Task to complete:
Please arrange the stretch of entries from the line containing "What distance from" through the end of the entries as a Markdown table with the columns Row and Line, numbering each nonblank line in order and leaving out blank lines.

Working data:
--- --- ---

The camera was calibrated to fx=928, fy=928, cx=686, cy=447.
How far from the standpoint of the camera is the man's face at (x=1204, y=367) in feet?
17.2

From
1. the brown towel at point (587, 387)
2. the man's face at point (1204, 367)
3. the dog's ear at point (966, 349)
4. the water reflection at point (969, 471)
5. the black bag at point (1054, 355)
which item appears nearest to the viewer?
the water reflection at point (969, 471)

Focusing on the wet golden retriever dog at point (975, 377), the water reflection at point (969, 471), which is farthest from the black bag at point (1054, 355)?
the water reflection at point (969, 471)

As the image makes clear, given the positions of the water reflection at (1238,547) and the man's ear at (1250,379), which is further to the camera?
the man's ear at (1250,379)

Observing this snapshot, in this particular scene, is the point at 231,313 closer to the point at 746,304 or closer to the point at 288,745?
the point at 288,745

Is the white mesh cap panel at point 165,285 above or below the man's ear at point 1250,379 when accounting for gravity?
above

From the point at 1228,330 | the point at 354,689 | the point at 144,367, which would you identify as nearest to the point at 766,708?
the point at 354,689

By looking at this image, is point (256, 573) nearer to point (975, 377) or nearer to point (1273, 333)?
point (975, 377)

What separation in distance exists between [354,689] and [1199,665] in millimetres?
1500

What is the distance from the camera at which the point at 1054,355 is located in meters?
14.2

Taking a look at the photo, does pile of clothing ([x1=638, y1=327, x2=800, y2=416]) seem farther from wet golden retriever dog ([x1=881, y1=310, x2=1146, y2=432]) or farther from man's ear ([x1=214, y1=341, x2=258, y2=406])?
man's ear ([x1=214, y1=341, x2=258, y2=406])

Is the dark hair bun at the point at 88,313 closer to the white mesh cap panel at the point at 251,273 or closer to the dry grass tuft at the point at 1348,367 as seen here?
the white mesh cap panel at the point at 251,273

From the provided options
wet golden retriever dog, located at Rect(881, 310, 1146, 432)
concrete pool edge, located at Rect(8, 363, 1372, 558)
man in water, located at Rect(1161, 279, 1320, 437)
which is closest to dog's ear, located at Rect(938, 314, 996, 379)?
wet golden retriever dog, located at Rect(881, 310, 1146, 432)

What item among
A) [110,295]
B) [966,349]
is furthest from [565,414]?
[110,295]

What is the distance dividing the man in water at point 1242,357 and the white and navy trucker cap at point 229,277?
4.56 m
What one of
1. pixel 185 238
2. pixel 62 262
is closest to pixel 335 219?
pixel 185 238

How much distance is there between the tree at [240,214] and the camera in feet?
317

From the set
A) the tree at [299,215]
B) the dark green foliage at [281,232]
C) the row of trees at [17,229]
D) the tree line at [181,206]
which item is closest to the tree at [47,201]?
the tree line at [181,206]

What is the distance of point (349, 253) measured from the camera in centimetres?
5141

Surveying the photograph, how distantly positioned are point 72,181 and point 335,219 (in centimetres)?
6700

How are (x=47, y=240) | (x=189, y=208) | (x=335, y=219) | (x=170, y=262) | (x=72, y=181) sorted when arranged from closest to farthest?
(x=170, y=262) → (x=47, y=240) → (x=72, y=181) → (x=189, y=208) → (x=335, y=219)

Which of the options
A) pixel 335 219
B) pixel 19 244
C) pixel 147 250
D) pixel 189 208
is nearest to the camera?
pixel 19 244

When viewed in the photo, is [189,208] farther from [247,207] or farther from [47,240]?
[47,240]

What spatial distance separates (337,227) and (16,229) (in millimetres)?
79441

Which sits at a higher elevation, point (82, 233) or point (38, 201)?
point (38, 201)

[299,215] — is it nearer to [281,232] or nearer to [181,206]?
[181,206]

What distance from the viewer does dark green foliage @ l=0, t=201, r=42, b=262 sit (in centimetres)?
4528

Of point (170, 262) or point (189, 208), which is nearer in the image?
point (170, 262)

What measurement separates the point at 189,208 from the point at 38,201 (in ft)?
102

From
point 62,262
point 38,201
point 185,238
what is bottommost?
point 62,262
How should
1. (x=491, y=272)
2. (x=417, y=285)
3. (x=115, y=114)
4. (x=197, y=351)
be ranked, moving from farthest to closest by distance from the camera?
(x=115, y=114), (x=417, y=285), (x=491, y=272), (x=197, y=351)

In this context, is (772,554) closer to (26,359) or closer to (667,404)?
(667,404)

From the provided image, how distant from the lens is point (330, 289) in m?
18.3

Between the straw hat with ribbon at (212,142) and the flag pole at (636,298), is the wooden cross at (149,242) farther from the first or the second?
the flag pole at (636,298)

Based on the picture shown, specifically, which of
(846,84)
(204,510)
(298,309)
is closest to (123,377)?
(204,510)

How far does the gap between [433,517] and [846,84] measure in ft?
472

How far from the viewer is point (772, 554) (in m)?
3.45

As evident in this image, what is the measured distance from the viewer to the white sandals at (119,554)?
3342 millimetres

--- --- ---

Problem solution:
| Row | Line |
|---|---|
| 1 | What distance from the viewer does dark green foliage @ l=0, t=201, r=42, b=262 sit (in centimetres)? |
| 2 | 4528 |
| 3 | Of point (170, 262) or point (189, 208), which is nearer in the image? |
| 4 | point (170, 262) |
| 5 | What measurement separates the point at 189,208 from the point at 38,201 (in ft)? |
| 6 | 102 |
| 7 | From |
| 8 | point 62,262 |
| 9 | point 38,201 |
| 10 | point 185,238 |
| 11 | what is bottommost? |
| 12 | point 62,262 |
| 13 | How should |
| 14 | 1. (x=491, y=272) |
| 15 | 2. (x=417, y=285) |
| 16 | 3. (x=115, y=114) |
| 17 | 4. (x=197, y=351) |
| 18 | be ranked, moving from farthest to closest by distance from the camera? |
| 19 | (x=115, y=114), (x=417, y=285), (x=491, y=272), (x=197, y=351) |
| 20 | In this context, is (772,554) closer to (26,359) or closer to (667,404)? |
| 21 | (667,404) |
| 22 | From the provided image, how distant from the lens is point (330, 289) in m? |
| 23 | 18.3 |
| 24 | Between the straw hat with ribbon at (212,142) and the flag pole at (636,298), is the wooden cross at (149,242) farther from the first or the second? |
| 25 | the flag pole at (636,298) |
| 26 | Based on the picture shown, specifically, which of |
| 27 | (846,84) |
| 28 | (204,510) |
| 29 | (298,309) |
| 30 | is closest to (123,377)? |
| 31 | (204,510) |
| 32 | How far does the gap between [433,517] and [846,84] measure in ft? |
| 33 | 472 |
| 34 | How far from the viewer is point (772, 554) (in m)? |
| 35 | 3.45 |
| 36 | As evident in this image, what is the measured distance from the viewer to the white sandals at (119,554)? |
| 37 | 3342 millimetres |